* Information provided *

Content starts

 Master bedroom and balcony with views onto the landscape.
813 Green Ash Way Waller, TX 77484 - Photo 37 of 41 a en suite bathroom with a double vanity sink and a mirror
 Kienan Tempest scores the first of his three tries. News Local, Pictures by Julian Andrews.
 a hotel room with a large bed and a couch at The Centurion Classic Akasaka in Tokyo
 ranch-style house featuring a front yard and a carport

Content ends
Content starts

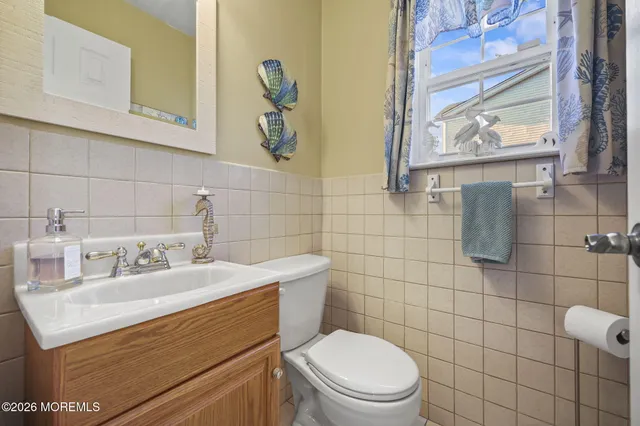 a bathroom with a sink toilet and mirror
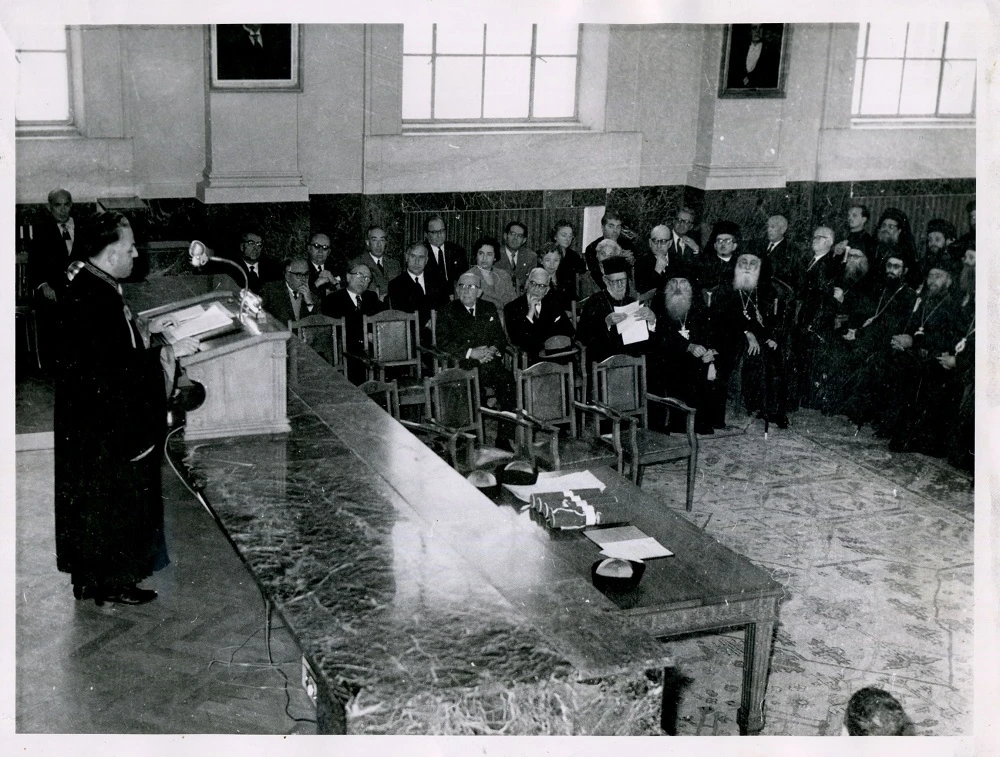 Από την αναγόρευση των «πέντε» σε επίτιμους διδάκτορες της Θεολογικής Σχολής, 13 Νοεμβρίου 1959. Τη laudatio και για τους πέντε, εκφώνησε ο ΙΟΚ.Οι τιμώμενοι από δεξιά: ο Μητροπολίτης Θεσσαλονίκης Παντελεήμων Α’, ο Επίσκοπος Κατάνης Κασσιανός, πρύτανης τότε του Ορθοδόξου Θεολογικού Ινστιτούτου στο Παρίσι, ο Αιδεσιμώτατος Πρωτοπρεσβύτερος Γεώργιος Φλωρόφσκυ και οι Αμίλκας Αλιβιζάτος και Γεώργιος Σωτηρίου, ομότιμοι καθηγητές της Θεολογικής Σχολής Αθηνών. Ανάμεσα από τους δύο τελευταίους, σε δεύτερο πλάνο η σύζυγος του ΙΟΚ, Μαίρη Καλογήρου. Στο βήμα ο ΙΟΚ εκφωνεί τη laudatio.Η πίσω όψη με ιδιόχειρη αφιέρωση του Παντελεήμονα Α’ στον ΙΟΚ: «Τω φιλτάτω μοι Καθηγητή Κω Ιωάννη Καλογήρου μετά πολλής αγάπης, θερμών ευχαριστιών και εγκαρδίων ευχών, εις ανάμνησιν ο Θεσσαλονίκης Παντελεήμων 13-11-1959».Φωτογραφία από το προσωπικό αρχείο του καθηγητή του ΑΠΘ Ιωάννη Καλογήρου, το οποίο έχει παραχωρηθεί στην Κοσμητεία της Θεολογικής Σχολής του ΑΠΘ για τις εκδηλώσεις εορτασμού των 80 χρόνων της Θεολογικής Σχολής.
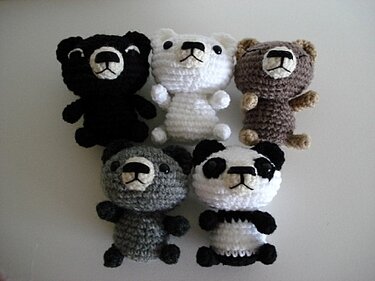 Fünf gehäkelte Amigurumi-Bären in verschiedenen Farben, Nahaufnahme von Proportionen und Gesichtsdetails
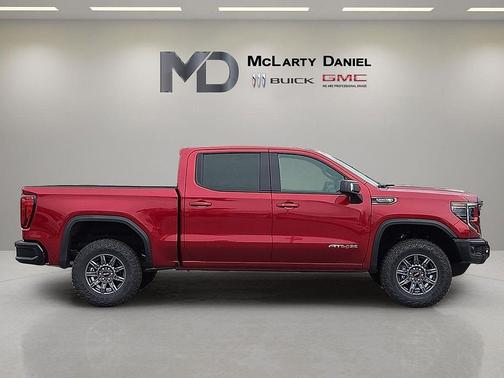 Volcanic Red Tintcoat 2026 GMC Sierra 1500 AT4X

Content ends
Content starts

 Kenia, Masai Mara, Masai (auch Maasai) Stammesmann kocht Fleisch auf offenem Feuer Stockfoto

Content ends

* Task item *
Output the data in the stretch from the line containing "a bathroom with a sink toilet and mirror" through the line containing "Volcanic Red Tintcoat" as a numbered list, with blank lines dropped. Leave the pictures out of the answer.

* Completed exercise *
1.  a bathroom with a sink toilet and mirror
2.  Από την αναγόρευση των «πέντε» σε επίτιμους διδάκτορες της Θεολογικής Σχολής, 13 Νοεμβρίου 1959. Τη laudatio και για τους πέντε, εκφώνησε ο ΙΟΚ.Οι τιμώμενοι από δεξιά: ο Μητροπολίτης Θεσσαλονίκης Παντελεήμων Α’, ο Επίσκοπος Κατάνης Κασσιανός, πρύτανης τότε του Ορθοδόξου Θεολογικού Ινστιτούτου στο Παρίσι, ο Αιδεσιμώτατος Πρωτοπρεσβύτερος Γεώργιος Φλωρόφσκυ και οι Αμίλκας Αλιβιζάτος και Γεώργιος Σωτηρίου, ομότιμοι καθηγητές της Θεολογικής Σχολής Αθηνών. Ανάμεσα από τους δύο τελευταίους, σε δεύτερο πλάνο η σύζυγος του ΙΟΚ, Μαίρη Καλογήρου. Στο βήμα ο ΙΟΚ εκφωνεί τη laudatio.Η πίσω όψη με ιδιόχειρη αφιέρωση του Παντελεήμονα Α’ στον ΙΟΚ: «Τω φιλτάτω μοι Καθηγητή Κω Ιωάννη Καλογήρου μετά πολλής αγάπης, θερμών ευχαριστιών και εγκαρδίων ευχών, εις ανάμνησιν ο Θεσσαλονίκης Παντελεήμων 13-11-1959».Φωτογραφία από το προσωπικό αρχείο του καθηγητή του ΑΠΘ Ιωάννη Καλογήρου, το οποίο έχει παραχωρηθεί στην Κοσμητεία της Θεολογικής Σχολής του ΑΠΘ για τις εκδηλώσεις εορτασμού των 80 χρόνων της Θεολογικής Σχολής.
3.  Fünf gehäkelte Amigurumi-Bären in verschiedenen Farben, Nahaufnahme von Proportionen und Gesichtsdetails
4.  Volcanic Red Tintcoat 2026 GMC Sierra 1500 AT4X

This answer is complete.